> _Ejercicio_: Expresa como tabla Markdown, con las columnas «Número» y «Línea», las líneas de los registros que van desde la que contiene "From nearest to" hasta la que contiene "5. spectator in stands (bbox: 386/5/452/133)", ambas incluidas. Deja fuera las líneas en blanco.

━━━ Registros de origen ━━━

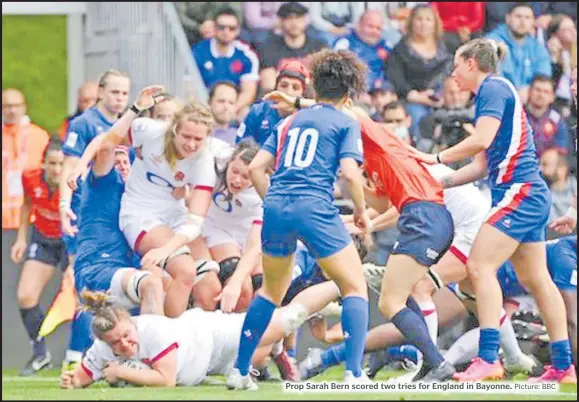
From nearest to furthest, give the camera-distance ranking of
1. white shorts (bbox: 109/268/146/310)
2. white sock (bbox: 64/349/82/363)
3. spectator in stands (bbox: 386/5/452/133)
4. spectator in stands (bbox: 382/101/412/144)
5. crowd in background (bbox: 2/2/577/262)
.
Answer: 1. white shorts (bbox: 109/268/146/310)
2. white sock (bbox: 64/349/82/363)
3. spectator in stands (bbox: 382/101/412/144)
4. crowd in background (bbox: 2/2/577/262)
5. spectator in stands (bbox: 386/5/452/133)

━━━
━━━ Registros de origen ━━━

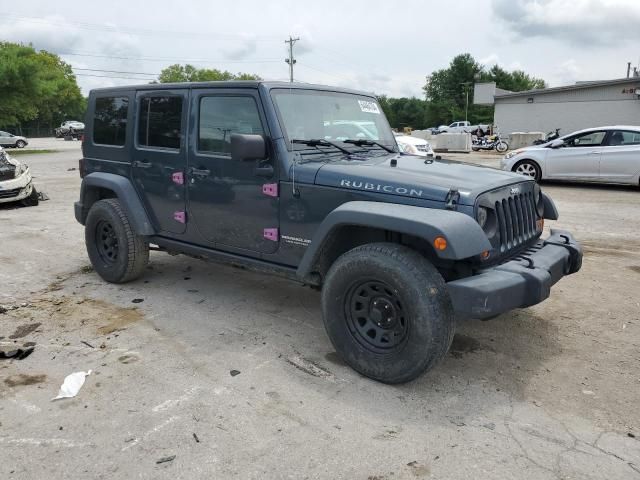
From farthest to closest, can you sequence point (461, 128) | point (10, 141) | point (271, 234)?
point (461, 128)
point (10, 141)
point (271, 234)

━━━

> _Respuesta al ejercicio_:
| Número | Línea |
|---|---|
| 1 | From nearest to furthest, give the camera-distance ranking of |
| 2 | 1. white shorts (bbox: 109/268/146/310) |
| 3 | 2. white sock (bbox: 64/349/82/363) |
| 4 | 3. spectator in stands (bbox: 386/5/452/133) |
| 5 | 4. spectator in stands (bbox: 382/101/412/144) |
| 6 | 5. crowd in background (bbox: 2/2/577/262) |
| 7 | . |
| 8 | Answer: 1. white shorts (bbox: 109/268/146/310) |
| 9 | 2. white sock (bbox: 64/349/82/363) |
| 10 | 3. spectator in stands (bbox: 382/101/412/144) |
| 11 | 4. crowd in background (bbox: 2/2/577/262) |
| 12 | 5. spectator in stands (bbox: 386/5/452/133) |